I actually get pleasure from on-farm selection trials as a result of it helps us discover varieties which might be well-suited to our specific local weather, soil sort, subject administration fashion, and clients’ tastes. It’s additionally a helpful first step for seed-saving (if trialing open-pollinated varieties) so we are able to begin off with a spread that we like finest, after which enhance it over subsequent generations for our distinctive circumstances. Even earlier than we took half in nationwide trials we all the time trialed varieties of some crops every season for our personal information. However, it’s extra rewarding figuring out that our trial efforts might be utilized by others as effectively.

Listed below are a number of Recipes we discovered:

Gilfeather Turnip Pageant Soup


  • ¼ lb. butter
  • 8 cups unsalted Hen Inventory
  • 3 lbs. Gilfeather Turnip, peeled & chopped
  • 1 cup half-and-half
  • ¼ tsp. nutmeg, floor
  • 4 giant onions, chopped
  • Recent spinach, washed and de-stemmed
  • 1 clove garlic, minced
  • Salt and pepper to style

Soften butter in 5 quart kettle and sauté chopped onion and garlic till gentle however not browned. Add inventory and chopped turnips and cook dinner till tender. Drain and reserve among the liquid. Puree combination in meals processor till clean. Put via a meals mill or sieve and return to kettle. Add seasonings and half and half. Combine effectively. Style and modify seasonings, if mandatory. Add reserved cooking liquid if soup is simply too thick. Sauté spinach in a small quantity of Olive Oil till simply wilted. Use spinach as a garnish on high of the soup earlier than serving or puree and use as a swirl on high of the soup. Or, use the turnip greens as an alternative of spinach. For a Vegetarian Model, use vegetable inventory.  (Recipe courtesy of Chef Greg Parks, previously of the 4 Columns Inn in Newfane.)

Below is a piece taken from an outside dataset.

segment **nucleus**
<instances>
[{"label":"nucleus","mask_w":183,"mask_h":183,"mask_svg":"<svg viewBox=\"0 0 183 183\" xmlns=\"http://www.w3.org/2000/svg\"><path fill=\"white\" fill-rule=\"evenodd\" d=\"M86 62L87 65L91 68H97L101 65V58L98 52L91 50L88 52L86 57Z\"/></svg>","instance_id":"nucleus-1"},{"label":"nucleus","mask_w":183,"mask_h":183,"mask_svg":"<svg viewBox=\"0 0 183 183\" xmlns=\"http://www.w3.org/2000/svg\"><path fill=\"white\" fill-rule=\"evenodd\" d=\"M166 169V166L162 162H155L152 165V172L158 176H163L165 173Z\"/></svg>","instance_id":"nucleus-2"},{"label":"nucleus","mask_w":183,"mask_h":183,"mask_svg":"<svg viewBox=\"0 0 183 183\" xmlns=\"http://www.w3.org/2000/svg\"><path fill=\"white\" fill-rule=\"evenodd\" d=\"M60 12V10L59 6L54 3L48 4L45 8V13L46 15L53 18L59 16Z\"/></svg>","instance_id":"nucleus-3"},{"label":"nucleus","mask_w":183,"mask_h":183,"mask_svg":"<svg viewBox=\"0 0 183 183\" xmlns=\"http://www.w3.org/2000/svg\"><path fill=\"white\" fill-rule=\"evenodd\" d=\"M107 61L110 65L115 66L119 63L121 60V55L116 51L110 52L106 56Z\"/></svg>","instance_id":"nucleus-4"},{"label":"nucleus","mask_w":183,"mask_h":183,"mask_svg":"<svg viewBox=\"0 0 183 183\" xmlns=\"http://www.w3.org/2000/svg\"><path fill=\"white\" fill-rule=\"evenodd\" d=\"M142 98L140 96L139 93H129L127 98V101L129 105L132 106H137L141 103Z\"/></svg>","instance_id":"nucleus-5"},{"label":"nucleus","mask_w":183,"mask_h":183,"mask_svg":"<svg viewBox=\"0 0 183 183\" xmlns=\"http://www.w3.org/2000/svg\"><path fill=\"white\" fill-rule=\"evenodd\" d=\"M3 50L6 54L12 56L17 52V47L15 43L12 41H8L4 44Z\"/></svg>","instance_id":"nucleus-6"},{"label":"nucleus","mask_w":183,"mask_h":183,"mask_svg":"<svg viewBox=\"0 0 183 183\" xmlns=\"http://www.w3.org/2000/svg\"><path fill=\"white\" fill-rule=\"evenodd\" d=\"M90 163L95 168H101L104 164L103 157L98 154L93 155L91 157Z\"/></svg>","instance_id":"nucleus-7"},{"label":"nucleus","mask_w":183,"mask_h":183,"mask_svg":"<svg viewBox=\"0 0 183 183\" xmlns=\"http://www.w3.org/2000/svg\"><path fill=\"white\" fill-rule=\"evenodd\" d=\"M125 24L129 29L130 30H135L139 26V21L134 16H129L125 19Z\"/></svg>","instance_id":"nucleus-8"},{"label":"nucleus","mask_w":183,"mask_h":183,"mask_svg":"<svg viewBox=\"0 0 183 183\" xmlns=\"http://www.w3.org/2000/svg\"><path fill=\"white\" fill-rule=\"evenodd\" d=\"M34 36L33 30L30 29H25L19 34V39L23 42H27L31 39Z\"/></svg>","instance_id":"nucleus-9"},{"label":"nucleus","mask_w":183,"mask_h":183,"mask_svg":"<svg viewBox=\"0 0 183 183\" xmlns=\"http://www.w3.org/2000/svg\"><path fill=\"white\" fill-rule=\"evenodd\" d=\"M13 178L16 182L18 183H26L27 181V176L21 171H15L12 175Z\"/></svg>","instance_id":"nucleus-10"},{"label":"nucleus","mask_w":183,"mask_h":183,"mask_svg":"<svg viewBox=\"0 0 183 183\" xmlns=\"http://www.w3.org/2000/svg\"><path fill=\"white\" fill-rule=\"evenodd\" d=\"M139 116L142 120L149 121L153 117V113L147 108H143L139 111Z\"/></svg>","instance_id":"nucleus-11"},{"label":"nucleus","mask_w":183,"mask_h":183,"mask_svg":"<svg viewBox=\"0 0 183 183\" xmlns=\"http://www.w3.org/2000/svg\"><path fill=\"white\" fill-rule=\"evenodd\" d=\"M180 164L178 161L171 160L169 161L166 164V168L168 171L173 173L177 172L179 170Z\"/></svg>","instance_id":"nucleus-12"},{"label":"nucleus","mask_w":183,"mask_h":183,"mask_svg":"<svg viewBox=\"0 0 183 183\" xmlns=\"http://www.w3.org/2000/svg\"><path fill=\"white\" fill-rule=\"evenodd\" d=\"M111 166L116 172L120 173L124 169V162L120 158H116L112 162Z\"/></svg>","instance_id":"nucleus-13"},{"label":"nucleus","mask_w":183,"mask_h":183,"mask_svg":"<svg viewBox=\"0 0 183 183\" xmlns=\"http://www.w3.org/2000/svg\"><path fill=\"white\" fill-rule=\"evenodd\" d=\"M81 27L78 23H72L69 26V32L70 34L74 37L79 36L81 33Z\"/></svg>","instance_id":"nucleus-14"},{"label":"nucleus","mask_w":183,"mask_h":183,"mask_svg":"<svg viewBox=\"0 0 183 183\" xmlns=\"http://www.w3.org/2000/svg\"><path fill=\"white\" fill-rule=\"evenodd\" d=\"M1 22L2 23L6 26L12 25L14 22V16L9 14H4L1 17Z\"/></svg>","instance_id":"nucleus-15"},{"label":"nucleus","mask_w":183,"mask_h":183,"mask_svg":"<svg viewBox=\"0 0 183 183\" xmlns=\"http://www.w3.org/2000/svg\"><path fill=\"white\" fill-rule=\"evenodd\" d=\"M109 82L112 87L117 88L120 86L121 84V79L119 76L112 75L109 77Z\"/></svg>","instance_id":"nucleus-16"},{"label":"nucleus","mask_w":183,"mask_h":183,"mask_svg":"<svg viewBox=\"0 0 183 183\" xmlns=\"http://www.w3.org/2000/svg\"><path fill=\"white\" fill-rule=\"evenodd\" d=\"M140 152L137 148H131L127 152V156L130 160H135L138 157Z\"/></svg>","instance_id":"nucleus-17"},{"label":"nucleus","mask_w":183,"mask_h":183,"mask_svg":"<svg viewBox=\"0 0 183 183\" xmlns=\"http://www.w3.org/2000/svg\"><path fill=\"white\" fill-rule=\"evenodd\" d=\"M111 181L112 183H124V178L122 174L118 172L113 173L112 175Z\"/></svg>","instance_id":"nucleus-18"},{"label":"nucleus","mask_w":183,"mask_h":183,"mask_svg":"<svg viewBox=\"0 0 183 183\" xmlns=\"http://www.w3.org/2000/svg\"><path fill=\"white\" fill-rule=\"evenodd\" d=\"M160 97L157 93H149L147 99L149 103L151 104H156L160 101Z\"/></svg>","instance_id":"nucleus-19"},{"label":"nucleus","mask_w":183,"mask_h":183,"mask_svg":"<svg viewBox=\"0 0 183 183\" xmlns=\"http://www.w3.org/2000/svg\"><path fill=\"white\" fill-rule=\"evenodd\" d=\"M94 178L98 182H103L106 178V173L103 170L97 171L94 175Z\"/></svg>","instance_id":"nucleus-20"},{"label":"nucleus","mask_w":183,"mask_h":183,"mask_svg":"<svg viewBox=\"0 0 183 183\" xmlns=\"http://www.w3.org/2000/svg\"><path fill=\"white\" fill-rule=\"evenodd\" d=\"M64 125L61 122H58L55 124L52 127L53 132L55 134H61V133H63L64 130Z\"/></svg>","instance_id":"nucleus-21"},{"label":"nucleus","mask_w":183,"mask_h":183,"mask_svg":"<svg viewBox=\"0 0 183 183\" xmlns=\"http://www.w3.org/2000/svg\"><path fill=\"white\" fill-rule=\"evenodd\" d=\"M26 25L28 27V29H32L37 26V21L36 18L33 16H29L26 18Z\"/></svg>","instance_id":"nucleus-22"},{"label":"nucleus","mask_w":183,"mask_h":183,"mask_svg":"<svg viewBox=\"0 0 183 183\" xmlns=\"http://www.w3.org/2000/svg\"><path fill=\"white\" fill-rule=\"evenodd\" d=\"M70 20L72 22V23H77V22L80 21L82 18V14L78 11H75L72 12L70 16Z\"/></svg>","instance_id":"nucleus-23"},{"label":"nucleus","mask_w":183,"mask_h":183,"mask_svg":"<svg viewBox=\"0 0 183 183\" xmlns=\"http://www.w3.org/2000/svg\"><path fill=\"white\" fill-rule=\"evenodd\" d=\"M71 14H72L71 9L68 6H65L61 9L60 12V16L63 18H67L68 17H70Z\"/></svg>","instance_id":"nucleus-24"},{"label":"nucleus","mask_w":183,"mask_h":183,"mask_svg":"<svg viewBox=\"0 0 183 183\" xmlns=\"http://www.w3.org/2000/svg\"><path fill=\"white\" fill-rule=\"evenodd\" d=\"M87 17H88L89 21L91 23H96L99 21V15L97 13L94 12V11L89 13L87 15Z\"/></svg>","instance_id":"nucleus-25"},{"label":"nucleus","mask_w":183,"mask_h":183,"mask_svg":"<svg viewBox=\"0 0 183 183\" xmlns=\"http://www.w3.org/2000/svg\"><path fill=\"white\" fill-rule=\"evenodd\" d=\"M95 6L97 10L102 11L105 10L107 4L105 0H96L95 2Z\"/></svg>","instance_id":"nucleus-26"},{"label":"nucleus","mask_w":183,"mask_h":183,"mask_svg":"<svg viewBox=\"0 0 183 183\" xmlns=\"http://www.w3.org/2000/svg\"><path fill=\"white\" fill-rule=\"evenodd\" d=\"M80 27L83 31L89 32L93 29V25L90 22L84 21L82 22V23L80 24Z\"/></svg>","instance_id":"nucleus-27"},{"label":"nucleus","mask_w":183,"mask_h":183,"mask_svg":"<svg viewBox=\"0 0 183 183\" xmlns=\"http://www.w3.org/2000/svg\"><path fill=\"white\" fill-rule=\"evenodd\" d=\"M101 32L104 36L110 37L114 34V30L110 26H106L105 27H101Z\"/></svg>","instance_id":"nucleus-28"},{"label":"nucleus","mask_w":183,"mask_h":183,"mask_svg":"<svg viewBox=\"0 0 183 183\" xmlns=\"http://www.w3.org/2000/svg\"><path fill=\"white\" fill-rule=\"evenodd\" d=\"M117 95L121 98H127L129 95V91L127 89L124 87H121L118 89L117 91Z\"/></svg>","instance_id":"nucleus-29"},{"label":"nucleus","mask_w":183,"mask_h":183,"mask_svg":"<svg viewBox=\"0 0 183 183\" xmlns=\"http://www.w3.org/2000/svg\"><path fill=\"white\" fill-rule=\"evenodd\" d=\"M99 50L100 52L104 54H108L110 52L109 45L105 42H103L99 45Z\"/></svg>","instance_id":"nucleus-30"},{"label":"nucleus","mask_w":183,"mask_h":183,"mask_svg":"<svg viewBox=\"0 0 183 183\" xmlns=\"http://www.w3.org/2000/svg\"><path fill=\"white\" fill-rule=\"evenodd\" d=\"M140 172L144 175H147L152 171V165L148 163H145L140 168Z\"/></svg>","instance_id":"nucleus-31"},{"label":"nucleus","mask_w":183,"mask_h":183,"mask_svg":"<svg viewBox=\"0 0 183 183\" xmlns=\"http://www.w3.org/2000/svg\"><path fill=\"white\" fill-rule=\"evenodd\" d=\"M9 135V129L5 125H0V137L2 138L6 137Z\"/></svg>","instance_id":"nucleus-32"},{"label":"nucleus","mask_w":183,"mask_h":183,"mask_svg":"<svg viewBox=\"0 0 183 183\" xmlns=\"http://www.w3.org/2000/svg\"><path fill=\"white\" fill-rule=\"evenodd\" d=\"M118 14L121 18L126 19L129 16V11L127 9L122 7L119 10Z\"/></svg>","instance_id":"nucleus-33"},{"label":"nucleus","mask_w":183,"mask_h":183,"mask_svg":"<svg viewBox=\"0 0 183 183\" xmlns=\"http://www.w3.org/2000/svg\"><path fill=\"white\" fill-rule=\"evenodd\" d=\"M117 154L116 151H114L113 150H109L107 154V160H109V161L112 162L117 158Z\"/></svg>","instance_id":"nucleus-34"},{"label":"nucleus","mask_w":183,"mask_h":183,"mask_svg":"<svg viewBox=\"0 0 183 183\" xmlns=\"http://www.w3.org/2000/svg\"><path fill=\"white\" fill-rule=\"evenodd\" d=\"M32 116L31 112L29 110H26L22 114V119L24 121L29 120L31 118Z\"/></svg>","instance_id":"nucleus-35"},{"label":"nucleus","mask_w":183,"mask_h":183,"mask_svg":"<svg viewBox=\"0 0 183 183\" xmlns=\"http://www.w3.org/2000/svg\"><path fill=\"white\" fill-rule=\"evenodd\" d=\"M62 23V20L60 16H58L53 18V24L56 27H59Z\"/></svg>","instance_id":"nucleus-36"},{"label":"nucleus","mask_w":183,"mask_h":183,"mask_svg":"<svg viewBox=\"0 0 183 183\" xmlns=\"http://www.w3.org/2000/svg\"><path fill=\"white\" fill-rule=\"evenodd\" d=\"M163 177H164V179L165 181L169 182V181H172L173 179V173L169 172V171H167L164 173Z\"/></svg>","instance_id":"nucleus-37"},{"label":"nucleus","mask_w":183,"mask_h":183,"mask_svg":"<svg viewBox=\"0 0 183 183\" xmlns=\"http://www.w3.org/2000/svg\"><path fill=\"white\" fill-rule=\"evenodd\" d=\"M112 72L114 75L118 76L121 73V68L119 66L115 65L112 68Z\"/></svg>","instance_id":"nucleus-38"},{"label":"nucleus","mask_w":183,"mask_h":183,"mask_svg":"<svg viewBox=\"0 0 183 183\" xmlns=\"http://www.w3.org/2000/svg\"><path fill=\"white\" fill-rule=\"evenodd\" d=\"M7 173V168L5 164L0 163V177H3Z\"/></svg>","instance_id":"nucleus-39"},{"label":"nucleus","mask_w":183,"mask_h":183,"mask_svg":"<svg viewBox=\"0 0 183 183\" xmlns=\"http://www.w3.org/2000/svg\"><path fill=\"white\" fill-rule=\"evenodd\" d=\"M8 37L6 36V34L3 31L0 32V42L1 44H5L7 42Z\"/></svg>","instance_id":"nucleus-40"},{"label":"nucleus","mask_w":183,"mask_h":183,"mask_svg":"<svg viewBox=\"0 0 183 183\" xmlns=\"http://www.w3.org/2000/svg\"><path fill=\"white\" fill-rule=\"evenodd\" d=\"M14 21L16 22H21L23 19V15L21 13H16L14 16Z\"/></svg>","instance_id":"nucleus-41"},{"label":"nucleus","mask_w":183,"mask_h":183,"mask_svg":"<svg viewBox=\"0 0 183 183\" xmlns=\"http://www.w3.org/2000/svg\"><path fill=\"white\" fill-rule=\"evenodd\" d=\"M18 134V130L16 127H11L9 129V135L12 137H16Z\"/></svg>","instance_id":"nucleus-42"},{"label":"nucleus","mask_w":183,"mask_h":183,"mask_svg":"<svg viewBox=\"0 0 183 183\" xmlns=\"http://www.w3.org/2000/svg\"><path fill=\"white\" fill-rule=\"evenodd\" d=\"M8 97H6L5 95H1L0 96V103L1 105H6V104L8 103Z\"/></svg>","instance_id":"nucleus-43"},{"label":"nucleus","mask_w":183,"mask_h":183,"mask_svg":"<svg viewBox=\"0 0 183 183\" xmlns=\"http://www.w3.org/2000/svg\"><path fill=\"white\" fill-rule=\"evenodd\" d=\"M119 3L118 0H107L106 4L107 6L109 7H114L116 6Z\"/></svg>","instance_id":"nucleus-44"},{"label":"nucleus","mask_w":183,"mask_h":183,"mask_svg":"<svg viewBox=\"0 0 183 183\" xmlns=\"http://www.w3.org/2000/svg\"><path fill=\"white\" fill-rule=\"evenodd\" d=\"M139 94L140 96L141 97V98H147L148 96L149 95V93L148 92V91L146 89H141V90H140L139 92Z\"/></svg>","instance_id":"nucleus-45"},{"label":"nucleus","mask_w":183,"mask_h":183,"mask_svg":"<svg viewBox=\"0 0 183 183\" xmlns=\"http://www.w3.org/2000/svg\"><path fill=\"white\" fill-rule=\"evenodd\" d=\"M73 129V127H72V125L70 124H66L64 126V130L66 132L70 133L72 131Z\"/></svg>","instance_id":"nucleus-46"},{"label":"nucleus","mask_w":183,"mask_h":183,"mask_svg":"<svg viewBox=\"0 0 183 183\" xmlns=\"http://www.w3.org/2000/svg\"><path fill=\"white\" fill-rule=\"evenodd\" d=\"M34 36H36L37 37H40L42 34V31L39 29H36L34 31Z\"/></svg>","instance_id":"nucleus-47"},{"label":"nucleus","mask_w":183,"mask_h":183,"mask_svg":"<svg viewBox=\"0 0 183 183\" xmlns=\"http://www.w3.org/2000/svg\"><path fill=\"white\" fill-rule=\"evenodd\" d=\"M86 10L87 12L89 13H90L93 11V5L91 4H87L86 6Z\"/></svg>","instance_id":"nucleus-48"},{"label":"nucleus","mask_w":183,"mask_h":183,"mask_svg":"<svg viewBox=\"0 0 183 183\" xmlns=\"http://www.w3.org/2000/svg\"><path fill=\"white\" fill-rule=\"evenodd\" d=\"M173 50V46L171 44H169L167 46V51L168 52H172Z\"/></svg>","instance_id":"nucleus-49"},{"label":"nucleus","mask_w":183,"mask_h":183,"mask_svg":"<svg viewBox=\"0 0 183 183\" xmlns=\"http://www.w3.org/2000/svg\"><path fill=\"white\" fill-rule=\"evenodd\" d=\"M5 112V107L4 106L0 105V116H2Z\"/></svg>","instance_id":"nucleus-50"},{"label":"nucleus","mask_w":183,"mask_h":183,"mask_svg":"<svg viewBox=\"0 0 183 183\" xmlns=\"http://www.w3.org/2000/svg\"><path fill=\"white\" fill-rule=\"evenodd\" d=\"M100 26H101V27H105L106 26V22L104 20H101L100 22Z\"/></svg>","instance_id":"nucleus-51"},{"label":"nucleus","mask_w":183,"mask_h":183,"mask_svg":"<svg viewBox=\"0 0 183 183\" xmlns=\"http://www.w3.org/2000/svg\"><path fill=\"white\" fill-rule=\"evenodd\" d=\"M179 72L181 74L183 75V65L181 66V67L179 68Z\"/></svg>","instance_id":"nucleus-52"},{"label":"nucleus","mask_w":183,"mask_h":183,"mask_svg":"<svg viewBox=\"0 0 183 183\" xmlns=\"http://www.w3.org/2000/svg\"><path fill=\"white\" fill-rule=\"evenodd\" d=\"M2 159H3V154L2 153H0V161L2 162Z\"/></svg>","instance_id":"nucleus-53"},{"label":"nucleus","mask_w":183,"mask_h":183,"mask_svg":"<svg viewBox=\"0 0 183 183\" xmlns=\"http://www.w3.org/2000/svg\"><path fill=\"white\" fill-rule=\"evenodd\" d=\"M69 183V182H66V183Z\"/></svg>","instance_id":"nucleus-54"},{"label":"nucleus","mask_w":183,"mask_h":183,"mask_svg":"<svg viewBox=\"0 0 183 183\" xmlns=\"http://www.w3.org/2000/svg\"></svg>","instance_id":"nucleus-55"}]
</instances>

Fluffy Gilfeather Turnip Soufflé


  • 2 Tbls. Butter
  • 1 Tsp. Pepper
  • 1 Tbls. Onion, chopped
  • 1 Tbls. Sugar
  • 3 Cups Gilfeather Turnip, cooked and mashed
  • Pinch of Cayenne Pepper
  • 2 Egg Yolks, crushed
  • 1 Tsp. Salt
  • 2 Egg Whites, stiffly crushed

Preheat oven to 400°F. Soften butter in a big pan. Add onion and sauté till a fragile brown. Add turnips, salt, sugar, pepper, and cayenne pepper. Combine effectively. Add the crushed egg yolks. Fold within the stiffly crushed egg whites. Put in greased baking dish or soufflé dish. Bake for 20 to 25 minutes or till stable in center.

Rural Supply journal

We wrote this text for the fantastic Atlantic Canadian journal Rural Supply. It’s considered one of our favorite magazines to get in our mailbox and, when you haven’t seen it but, you’re actually lacking out!

The subscription is an excellent deal. If you happen to’re curious about rural residing, test it out!